A pesquisa não considerou apenas as horas em sala de aula. Ao longo de nove anos, os alunos mais ricos tiveram acesso a 1.994 horas na educação infantil (creche e pré-escola), 1.132 horas de atividades extracurriculares, 936 horas de aprendizados em família, 830 horas de estudos na internet e 2.232 horas de atividades culturais durante as férias. Isso representa um déficit de quase oito anos de estudos em uma escola regular (com carga horária de 900 horas por ano), quatro anos em escolas integrais (1.800 horas anuais) e 10 anos de atividades de contraturno (2 horas diárias) para os alunos mais pobres.

Kelly Baptista, diretora-executiva da Fundação 1Bi, instituição fundada em 2018 que usa a tecnologia em prol da educação básica, afirma que muitas vezes discute-se "soft skills" ou "IA" no ensino, quando, na periferia, ninguém sabe o que é ChatGPT. "Na periferia, é outra história.

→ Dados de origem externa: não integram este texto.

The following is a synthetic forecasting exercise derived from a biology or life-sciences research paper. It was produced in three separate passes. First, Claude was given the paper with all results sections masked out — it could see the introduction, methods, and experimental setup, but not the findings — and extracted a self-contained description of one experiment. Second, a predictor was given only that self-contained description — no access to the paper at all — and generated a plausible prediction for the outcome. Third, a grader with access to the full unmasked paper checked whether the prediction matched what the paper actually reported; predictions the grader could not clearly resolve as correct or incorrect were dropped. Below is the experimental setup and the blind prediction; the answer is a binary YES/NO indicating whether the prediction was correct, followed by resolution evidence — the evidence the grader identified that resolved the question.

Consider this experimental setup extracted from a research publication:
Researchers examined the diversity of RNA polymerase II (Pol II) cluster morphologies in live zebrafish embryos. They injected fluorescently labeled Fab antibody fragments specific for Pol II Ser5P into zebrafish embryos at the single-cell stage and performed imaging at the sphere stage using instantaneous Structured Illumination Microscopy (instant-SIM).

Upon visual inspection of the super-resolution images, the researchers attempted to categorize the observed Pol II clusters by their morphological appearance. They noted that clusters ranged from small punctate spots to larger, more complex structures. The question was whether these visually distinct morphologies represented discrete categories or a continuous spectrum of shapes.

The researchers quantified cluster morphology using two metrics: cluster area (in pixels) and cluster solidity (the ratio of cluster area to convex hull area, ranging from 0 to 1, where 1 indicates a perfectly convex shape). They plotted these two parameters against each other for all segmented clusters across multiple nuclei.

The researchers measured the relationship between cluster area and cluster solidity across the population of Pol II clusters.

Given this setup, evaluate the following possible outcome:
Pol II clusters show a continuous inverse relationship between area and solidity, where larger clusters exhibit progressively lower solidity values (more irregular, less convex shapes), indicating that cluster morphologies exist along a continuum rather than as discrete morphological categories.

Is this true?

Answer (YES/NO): NO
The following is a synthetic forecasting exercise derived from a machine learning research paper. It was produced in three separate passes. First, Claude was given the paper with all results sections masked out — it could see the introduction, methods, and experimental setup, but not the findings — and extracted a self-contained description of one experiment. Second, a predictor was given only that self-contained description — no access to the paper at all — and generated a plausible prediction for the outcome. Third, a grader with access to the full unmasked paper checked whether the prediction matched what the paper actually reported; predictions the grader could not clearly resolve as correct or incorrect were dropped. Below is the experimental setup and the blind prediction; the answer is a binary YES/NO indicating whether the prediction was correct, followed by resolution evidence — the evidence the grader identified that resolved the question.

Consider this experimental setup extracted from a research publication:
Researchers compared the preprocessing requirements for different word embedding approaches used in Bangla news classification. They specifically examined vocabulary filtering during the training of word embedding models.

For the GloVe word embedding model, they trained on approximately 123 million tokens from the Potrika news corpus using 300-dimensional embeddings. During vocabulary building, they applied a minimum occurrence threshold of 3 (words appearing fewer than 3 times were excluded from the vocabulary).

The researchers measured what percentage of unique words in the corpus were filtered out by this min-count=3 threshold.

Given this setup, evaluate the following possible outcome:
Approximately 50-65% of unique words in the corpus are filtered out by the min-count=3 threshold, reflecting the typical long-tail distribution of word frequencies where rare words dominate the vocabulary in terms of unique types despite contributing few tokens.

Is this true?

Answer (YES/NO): NO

Os jovens com os quais eu convivo não têm noção do que é IA, provavelmente nunca usaram o ChatGPT. Trata-se de um Brasil que discute coisas que as crianças das escolas públicas não têm acesso." Para ela, sem melhorar a educação básica, a diversidade não chegará de fato às empresas.

Michael França afirma que não faz sentido colocar todo o peso na educação. "Às vezes, direcionamos um olhar exagerado à escola, como se ela pudesse subverter toda essa exclusão social."


Assista ao seminário:


A estudante universitária Isabela Machado, 19, integrante da lista de Jovens Transformadores da Ashoka, rede global de empreendedorismo social, defendeu a importância dos projetos sociais. "Os centros da juventude são essenciais. Um aluno que é subvalorizado na sala de aula por não ser bom em matemática pode mostrar o seu potencial, por exemplo, no futebol, onde desenvolverá empatia, colaboração, trabalho em equipe", disse.

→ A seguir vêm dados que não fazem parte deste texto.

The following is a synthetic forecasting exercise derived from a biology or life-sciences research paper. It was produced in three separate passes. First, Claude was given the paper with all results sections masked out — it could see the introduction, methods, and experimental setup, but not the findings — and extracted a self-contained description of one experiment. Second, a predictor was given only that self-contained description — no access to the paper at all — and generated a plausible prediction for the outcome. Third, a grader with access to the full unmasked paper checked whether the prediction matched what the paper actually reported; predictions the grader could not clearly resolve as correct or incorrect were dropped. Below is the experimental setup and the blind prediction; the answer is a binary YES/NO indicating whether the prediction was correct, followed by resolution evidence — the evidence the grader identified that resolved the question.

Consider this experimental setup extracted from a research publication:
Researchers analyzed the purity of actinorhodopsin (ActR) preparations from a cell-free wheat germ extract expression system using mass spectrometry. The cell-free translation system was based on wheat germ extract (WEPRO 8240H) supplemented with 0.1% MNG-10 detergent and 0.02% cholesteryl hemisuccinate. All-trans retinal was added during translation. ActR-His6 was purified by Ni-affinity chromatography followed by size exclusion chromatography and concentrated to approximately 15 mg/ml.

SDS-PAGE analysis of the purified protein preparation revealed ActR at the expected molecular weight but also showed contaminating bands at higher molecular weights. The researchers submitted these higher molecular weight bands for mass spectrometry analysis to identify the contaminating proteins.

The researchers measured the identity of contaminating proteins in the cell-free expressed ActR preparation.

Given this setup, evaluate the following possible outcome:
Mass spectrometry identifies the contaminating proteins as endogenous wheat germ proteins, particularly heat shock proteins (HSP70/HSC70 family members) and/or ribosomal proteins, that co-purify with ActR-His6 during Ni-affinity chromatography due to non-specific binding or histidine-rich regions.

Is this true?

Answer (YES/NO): NO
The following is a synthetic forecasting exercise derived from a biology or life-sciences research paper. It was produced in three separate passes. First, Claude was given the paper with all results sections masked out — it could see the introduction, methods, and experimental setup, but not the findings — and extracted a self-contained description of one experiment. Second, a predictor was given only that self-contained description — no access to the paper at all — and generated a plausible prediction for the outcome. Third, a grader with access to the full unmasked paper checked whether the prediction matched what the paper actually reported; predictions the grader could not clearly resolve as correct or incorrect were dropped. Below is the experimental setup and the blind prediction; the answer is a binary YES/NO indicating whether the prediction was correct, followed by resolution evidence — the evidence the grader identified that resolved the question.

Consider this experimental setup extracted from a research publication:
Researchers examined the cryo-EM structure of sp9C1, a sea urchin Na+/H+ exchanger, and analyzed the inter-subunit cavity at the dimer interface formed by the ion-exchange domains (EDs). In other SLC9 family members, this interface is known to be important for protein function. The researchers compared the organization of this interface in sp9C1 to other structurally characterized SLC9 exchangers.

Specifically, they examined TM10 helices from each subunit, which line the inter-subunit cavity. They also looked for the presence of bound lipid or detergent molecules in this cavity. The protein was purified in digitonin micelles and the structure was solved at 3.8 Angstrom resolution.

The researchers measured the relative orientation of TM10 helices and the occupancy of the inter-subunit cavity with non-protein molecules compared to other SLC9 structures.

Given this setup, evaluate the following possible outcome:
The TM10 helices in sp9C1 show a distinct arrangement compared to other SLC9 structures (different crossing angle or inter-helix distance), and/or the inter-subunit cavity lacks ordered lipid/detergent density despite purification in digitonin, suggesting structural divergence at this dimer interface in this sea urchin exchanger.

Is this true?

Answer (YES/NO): YES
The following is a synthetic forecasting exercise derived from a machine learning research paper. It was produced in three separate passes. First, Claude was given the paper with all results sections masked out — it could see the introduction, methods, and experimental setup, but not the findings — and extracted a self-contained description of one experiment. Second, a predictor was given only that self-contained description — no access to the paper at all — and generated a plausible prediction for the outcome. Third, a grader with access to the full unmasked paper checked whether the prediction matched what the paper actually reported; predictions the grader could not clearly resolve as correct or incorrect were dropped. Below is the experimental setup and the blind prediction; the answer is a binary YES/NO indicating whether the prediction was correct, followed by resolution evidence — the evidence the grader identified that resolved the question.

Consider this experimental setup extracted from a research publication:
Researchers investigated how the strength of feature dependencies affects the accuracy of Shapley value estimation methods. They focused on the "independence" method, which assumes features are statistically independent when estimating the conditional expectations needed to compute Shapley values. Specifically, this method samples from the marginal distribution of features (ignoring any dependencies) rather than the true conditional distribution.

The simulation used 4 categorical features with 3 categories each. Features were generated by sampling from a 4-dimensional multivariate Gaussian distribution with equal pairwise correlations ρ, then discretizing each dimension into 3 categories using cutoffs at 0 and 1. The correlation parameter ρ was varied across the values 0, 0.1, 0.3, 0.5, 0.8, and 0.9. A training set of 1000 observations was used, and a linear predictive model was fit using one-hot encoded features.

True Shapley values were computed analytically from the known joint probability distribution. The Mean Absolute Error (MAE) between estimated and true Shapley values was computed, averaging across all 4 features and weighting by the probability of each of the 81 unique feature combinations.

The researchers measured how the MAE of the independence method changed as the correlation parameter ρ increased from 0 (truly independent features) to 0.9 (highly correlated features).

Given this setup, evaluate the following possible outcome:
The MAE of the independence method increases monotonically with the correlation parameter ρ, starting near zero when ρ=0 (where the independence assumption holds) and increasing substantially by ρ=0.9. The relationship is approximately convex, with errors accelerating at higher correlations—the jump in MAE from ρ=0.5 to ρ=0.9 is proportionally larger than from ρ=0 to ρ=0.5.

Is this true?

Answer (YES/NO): NO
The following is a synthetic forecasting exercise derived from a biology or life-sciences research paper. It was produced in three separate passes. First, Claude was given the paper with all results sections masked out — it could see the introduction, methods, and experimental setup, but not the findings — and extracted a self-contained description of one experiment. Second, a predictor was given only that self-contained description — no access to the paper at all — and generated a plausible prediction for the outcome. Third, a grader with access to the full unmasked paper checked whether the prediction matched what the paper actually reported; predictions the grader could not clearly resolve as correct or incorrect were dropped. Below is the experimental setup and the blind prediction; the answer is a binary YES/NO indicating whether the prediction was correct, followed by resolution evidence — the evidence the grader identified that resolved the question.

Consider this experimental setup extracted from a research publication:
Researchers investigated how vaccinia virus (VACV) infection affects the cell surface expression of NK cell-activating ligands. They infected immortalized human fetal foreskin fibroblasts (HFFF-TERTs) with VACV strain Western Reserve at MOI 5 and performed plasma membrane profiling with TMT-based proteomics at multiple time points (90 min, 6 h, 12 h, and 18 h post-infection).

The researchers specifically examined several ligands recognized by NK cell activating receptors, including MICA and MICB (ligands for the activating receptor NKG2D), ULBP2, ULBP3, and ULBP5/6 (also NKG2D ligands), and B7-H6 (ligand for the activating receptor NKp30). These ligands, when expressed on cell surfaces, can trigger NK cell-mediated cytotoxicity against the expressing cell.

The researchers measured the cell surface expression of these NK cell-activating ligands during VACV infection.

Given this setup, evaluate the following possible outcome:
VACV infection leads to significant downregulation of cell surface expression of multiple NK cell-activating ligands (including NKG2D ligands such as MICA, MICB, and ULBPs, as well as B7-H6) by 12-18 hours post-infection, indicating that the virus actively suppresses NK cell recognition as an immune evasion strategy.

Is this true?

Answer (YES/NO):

Para Cláudia Leitão, ex-secretária de Cultura do Ceará, desenvolver a criatividade é um direito humano e, para que isso aconteça, a criança e o jovem precisam ter acesso à arte. "Só é possível se tornar criativo com acesso a um amplo cardápio de possibilidades, fruição, consumo, bens e serviços culturais. Não temos esse acesso garantido a todos", disse Leitão, que é professora da Universidade Estadual do Ceará.

Uma educação integral, diz ela, deve ligar os saberes. "Arte, cultura e tecnologia estão juntos."